May December trae ispirazione dal caso di Mary Kay Letourneau, che fece scandalo nel 1996 per il suo rapporto con l’allora dodicenne Vili Fualauu, suo studente: i due si sposarono dopo la scarcerazione della donna, che partorì la loro prima figlia mentre si trovava in prigione. Insomma, è chiaro che gli elementi in comune sono tanti, ma il copione di Burch ha il merito di aggiungere un ulteriore livello narrativo, puntando (fortunatamente) sull’immaginazione e sulla riflessione critica, più che sulla cronaca.

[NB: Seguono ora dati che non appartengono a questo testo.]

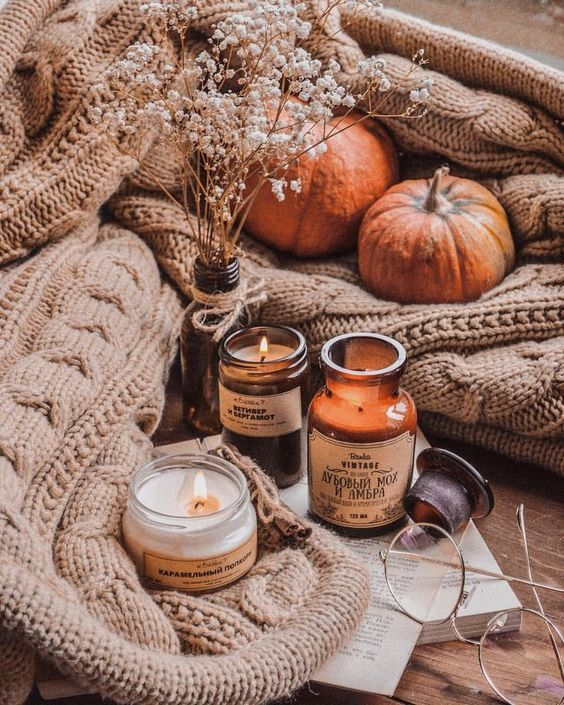 a fall arrangement of candles and baby's breath in a bottle is a great idea for the fall
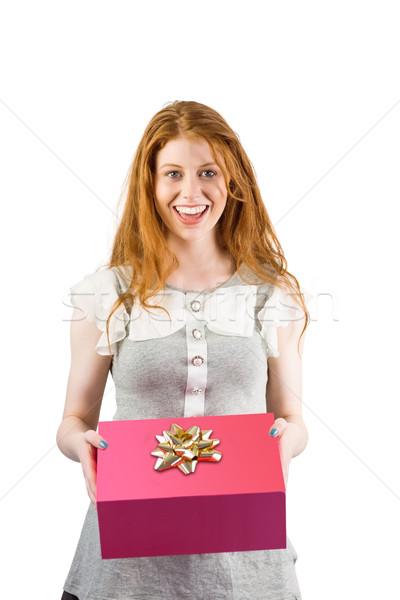 Bella offrendo scatola regalo bianco felice Foto d'archivio © wavebreak_media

L’arrivo di Elizabeth denuda l’ipocrisia di una comunità che non ha esorcizzato i propri demoni, preferendo nascondersi dietro la maldicenza e l’aggressività passiva (Gracie e Joe ricevono spesso dei pacchi anonimi con contenuti poco lusinghieri) invece di affrontare il problema di petto. Così, Haynes mette in scena un mondo di rapporti costantemente falsati, dove le manipolazioni psicologiche cominciano già in famiglia. Esemplare la sequenza in cui Mary prova il vestito per la cerimonia dei diplomi, e subisce il bodyshaming indiretto di sua madre: è come se tutti i rapporti sociali, a ogni livello, fossero caratterizzati da un sottotesto subdolo e manipolatorio.

Elizabeth non fa eccezione; anzi, spesso i suoi comportamenti sono intrisi di sottile doppiezza. Natalie Portman è bravissima a esprimere le vere intenzioni dell’attrice con il linguaggio non verbale, o con parole che nascondono scopi diversi da quelli dichiarati. Il valore di May December è anche questo: suggerisce, piuttosto che declamare. Non a caso, Haynes adotta un simile approccio per rievocare il passato della coppia. Non ci sono spiegoni, né flashback esplicativi: la vicenda emerge per gradi dalle indagini di Elizabeth e dalle copertine dei tabloid, ovvero il principale mezzo di diffusione per una storia del genere.

Succede allora che l’attrice s’immerga talmente a fondo nella sua ricerca da sfiorare l’ossessione, e May December finisce per rileggere a modo proprio un antico topos letterario: quello del doppio. Non è certo una sorpresa che Haynes abbia citato Persona di Bergman tra le sue fonti d’ispirazione. Elizabeth si sovrappone progressivamente a Gracie, al punto da far coincidere persino il suo desiderio con quello della donna. Joe diviene la vittima di un gioco inconsapevole, laddove Elizabeth non si rende conto che quest’ultimo – pur essendo suo coetaneo – è confinato in un’eterna adolescenza, essendo stato privato di un’educazione sentimentale sana; mentre Gracie lo intossica di gaslighting, facendogli credere (e convincendo anche sé stessa) che sia stato lui ad averla sedotta, e sia stato sempre lui ad avere il controllo. «Who’s the boss?» gli chiede in un momento cruciale, rivelatore di un rapporto basato fin dall’inizio – di nuovo – sulla manipolazione.

Chi cerca una scena madre difficilmente resterà soddisfatto. May December non propone soluzioni, e non scivola mai nella retorica: al contrario, è un lucido ritratto dell’utilitarismo che spesso caratterizza le interazioni sociali, e il finale lo dimostra in pieno.